(Data excerpts)

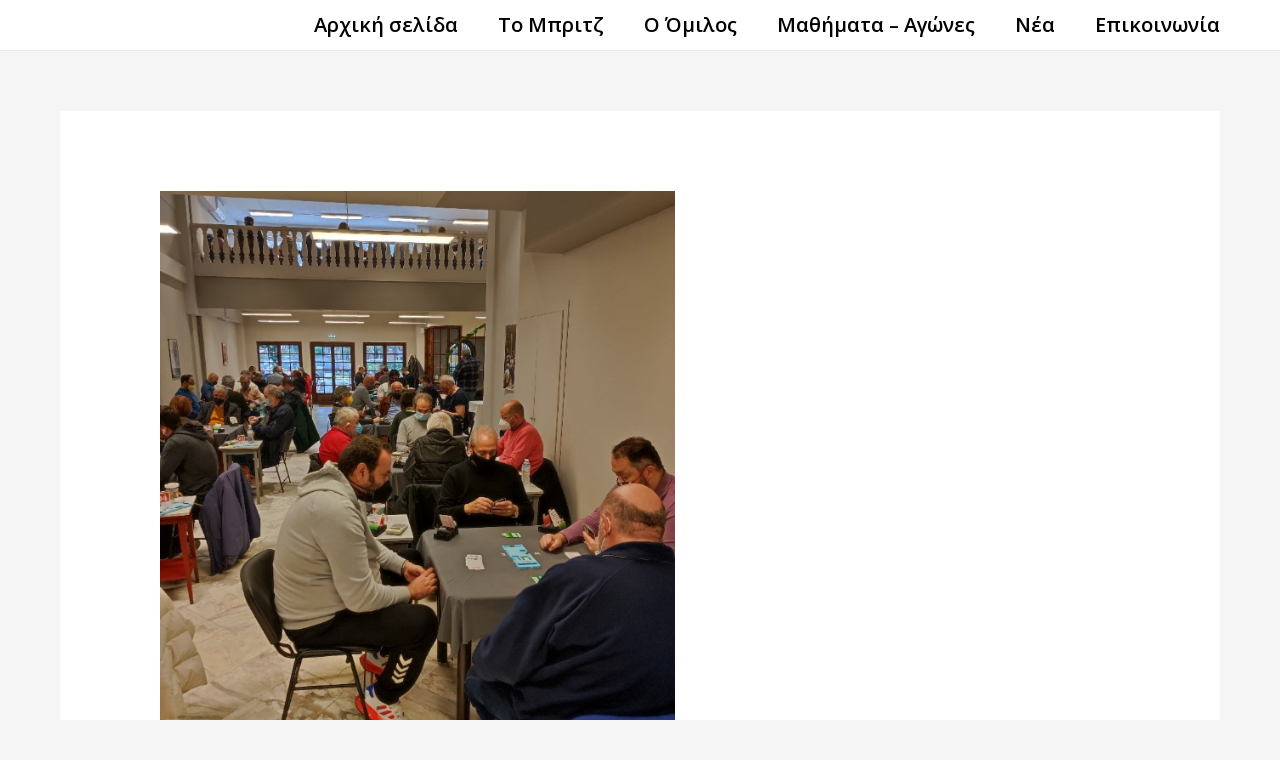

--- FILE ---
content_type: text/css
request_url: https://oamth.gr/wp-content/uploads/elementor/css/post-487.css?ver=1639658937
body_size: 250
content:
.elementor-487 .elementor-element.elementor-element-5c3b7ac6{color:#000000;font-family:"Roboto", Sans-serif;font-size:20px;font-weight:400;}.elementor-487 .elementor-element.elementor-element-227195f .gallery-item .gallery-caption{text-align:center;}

(End Data excerpts)

■ **Task instructions**: Output every record above exactly, leaving out the pictures.

■ **Output for this task**:
--- FILE ---
content_type: text/css
request_url: https://oamth.gr/wp-content/uploads/elementor/css/post-487.css?ver=1639658937
body_size: 250
content:
.elementor-487 .elementor-element.elementor-element-5c3b7ac6{color:#000000;font-family:"Roboto", Sans-serif;font-size:20px;font-weight:400;}.elementor-487 .elementor-element.elementor-element-227195f .gallery-item .gallery-caption{text-align:center;}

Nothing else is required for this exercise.